▶ Verilen metin

Dünya ekonomisi açısından endişe veren diğer bir gelişme de, petrol fiyatlarındaki beklenmedik artıştır. 2002 yılı ortasından 2005 yılı ortasına kadar petrol fiyatları iki kat artarak 58 $ / varil’i bulmuş, içinde bulunduğumuz yılda ise 70 $ / varil’i aşmıştır (Aktan, 2006: 71). Bu durum özellikle yeterli petrol rezervine sahip olmayan G.O.Ü’ ler de daha büyük bir etki yaratarak üretilen mallarda birim başına maliyetin artmasından dolayı maliyet şoklarına, enflasyon tehditi yaratarak büyüme süreçlerinin sürdürülebilirliğini tehlikeye atmıştır.

Artan emtia ve enerji fiyatlarındaki artış yalnızca G.O.Ü’leri değil Gelişmiş Olan Ülkeleri de (G.Ü) etkilemiştir. ABD’de enflasyonun 2006 yılı ve sonrasında yükselmesine ve 2008 yılında % 5 sınırını zorlamasına sebep olmuştur (Şekil:1).

▶ Veri bölümü
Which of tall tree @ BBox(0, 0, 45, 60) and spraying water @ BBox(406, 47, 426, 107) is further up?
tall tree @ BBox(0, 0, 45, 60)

▶ Alıştırma görevleri
A - Yukarıdaki petrol fiyatları metnine göre, 2002 yılı ortasından 2005 yılı ortasına kadar petrol fiyatları hangi seviyeye çıkmıştır?
B - Petrol fiyatları metninde "Dünya ekonomisi açısından endişe veren" sözleriyle başlayan paragrafı, temel bilgilerini koruyarak daha kısa biçimde yeniden yazın.
C - Petrol fiyatlarıyla ilgili metni kaldığı yerden sürdürün.

▶ Cevaplar
A - Petrol fiyatları iki kat artarak varil başına 58 dolara çıkmıştır.

B - Petrol fiyatlarındaki beklenmedik artış, dünya ekonomisi için endişe verici bir gelişmedir. Fiyatlar 2002 ortasından 2005 ortasına kadar iki katına çıkarak 58 $/varil'e ulaşmış, içinde bulunulan yılda ise 70 $/varil'i aşmıştır (Aktan, 2006: 71). Bu artış, yeterli petrol rezervi olmayan G.O.Ü'lerde daha büyük bir etki yaratmıştır. Birim maliyetlerin yükselmesiyle bu ülkelerde maliyet şokları ve enflasyon tehdidi doğmuş, büyümenin sürdürülebilirliği tehlikeye girmiştir.

C -
Bu gelişme, patlamaya hazır olarak bekleyen balon ekonomisi açısından son darbe olmuştur. Şöyle ki; enflasyon baskısını kontrol altına almak üzere ABD Merkez Bankası FED, iki sene zarfında faiz oranlarını hızla % 5 sınırına kadar yükseltmiştir. Faiz oranlarındaki değişim, kredi piyasasında daraltıcı etki yapmıştır. Örneğin, kredi piyasasında 2006 yılında % 13.2 oranında artış sağlarken, 2007 yılında bu oran sadece % 4.8 olarak gerçekleşmiştir.

(26)

Konut satış fiyatları ile kira gelirlerinin piyasa düzeyinin altına inmesiyle düşük gelirli gruplar, kredilerini geri ödeyemez duruma düşmüşlerdir. ABD konut piyasasında talebin ve fiyatların düşmesi, yüksek riskli konut kredilerinde endişe ve kaygıların artması, bu piyasalarda faaliyet göstermekte olan kredi kuruluşları ile ipotekli ev-bağlantılı türev finansal enstrümanlara yatırım yapan mali kuruluşların arka arkaya büyük zararlar açıklamasına neden olmuştur.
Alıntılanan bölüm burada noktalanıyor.